Bu yıl metal işçileri işçi sınıfının öncüleri olduğunun bir kez daha altını çizdi. Yaklaşık 130 bin metal işçisini ilgilendiren MESS toplu sözleşme sürecinde, OHAL koşullarında grev yasaklarına rağmen MESS patronlarına boyun eğdirdi. MESS patronları yüzde 24,63 oranında iki yıllık sözleşmeyi imzalamak zorunda kaldı.

2018 yılında işçi sınıfının ağırlıklı olarak gündeminde yer alan diğer bir mücadele de kamuda çalışan taşeron işçilerin kadro sorunuydu. Hükümetin kamuda çalışan bir milyon taşeron işçinin kadro düzenlenmesine ilişkin güvenlik soruşturmasına takılan, belediyelerde çalışan kapsam dışında kalan işçilerin eylemleri sınıf hareketinin gündeminde ağırlıklı yer aldı.

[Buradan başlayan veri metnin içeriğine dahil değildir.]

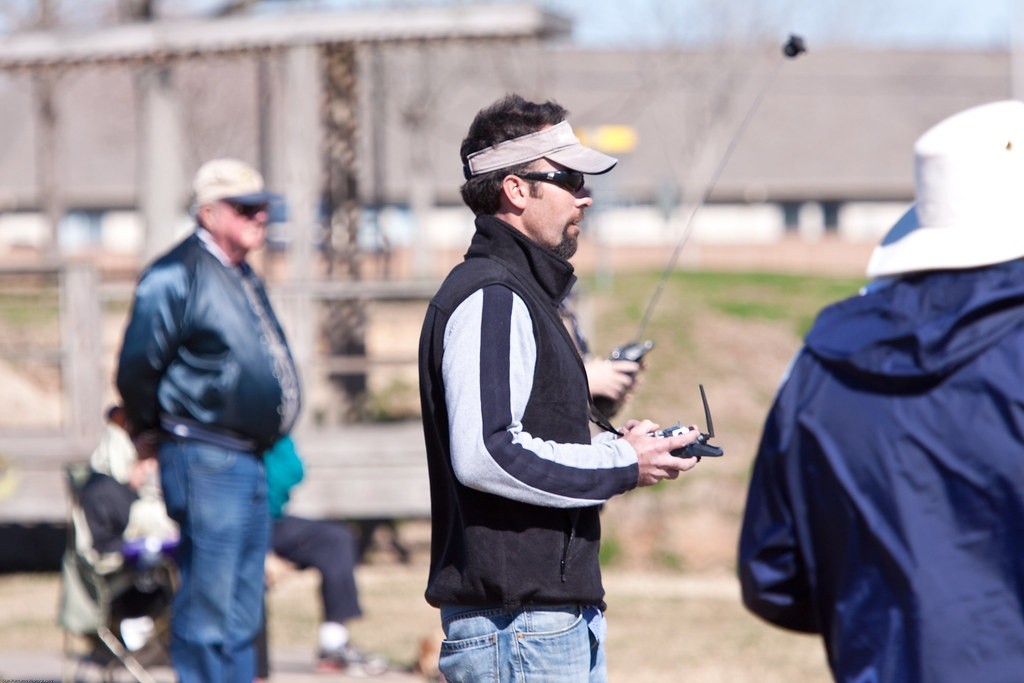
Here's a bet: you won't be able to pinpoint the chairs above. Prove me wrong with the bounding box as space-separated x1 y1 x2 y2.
50 458 181 683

Bu yıl sendikalı oldukları için işten atılan işçilerin direnişlerin sayısında artış yaşandı. Yaklaşık bir yıldır sürmekte olan çoğunluğunu kadın işçilerin oluşturduğu Flormar işçilerinin direnişi, en fazla ses getiren direniş oldu. Cargil, TÜVTÜRK, Metro Market, Süperpak, Babacanlar Kargo işçilerinin eylemleri halen sürüyor.

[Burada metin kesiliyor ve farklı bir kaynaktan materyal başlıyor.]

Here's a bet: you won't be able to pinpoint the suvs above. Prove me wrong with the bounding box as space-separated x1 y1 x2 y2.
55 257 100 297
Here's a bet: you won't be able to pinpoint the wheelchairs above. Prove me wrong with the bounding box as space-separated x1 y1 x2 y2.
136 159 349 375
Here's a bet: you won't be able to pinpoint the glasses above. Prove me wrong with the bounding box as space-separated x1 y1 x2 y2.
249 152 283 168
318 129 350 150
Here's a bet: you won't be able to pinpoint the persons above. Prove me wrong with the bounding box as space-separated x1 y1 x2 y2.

Krizin faturasını ödemeyeceğiz

Yılın ikinci yarısından itibaren ekonomik krizin etkisiyle işverenlerin krizin faturasını işçilerden çıkarmaları nedeniyle işçi eylemleri artarak devam etti. Sendikaların yönlendirmesi dışında gelişen, kendiliğinden eylemler benzer taleplerle gerçekleşti: Çalışma koşullarının düzeltilmesi, iş cinayetlerinin önlenmesine ilişkin tedbirler alınması, ücretlerin ödenmesi ve işten atılmaların durdurulması. Özellikle inşaat sektöründeki durgunluk nedeniyle pek çok inşaatta ücretlerini alamayan işçiler çatıya çıktılar, iş bıraktılar. Üçüncü havalimanı inşaatında çalışan 36 bin işçi de benzer koşullarda çalışıyordu. 29 Ekim tarihine işin yetiştirilmesi için artan iş ritmi bardağı taşıran son damla oldu. Havalimanı işçilerinin kendiliğinden isyanı egemenlerin yüreğine korku saldı.

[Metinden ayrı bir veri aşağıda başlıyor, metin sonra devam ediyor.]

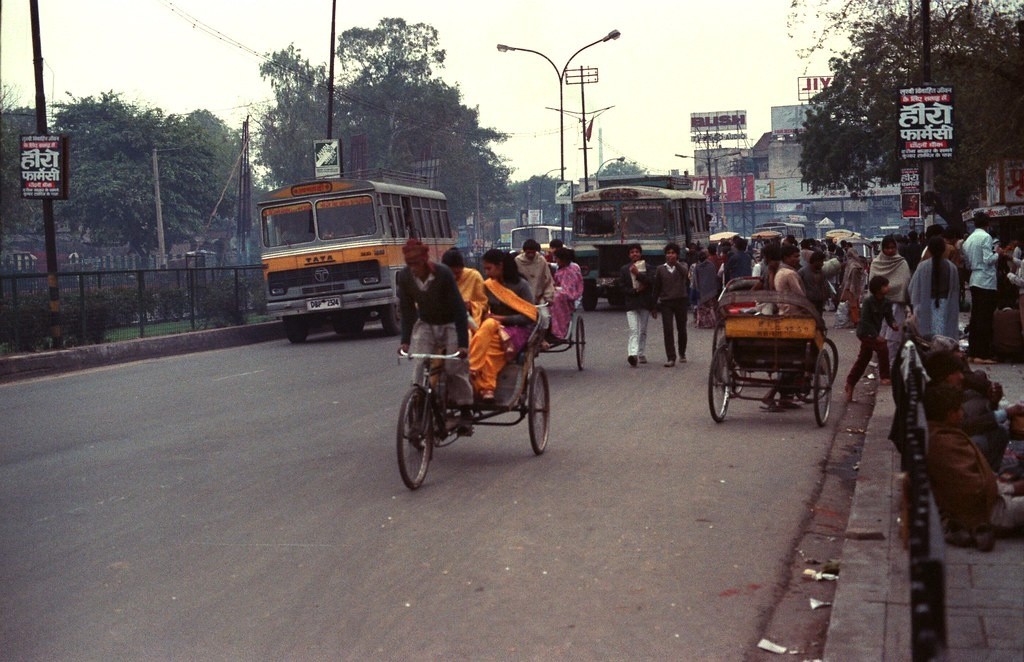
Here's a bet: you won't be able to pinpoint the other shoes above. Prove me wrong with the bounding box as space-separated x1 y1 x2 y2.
639 356 647 363
880 379 891 385
460 416 473 432
846 383 854 401
680 357 687 362
664 360 675 366
973 523 995 552
628 355 637 366
944 518 967 542
483 391 494 401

Birleşen işçiler yenilmezler

Kriz koşullarında 2018 yılında yüz güldüren bir diğer eylem de Adana’da Suriyeli ve Türkiyeli Saya işçilerinin yüzde 40 zam talebiyle birleşik mücadelesi oldu. Suriyeli ve Türkiyeli işçilerin birleşik mücadelesi ırkçılığın panzehrinin de sınıf mücadelesi olduğunu gösterdi.

“Perşembenin gelişi çarşambadan bellidir” misali ekonomik kriz koşullarında 2018 yılının son aylarında yükselme eğilimi gösteren kendiliğinden eylemler, direnişler, iş bırakmalar 2019 yılında da artarak devam edecektir. Bu mücadelelerden hangisinin sınıfın genel mücadelesi haline dönüşeceği belirsiz olmakla birlikte, birbirinden kopuk, parçalı süren bu eylemlerin kalıcı bir zaferle sonuçlanması işçi sınıfının birleşik mücadelesiyle mümkün olabilecek.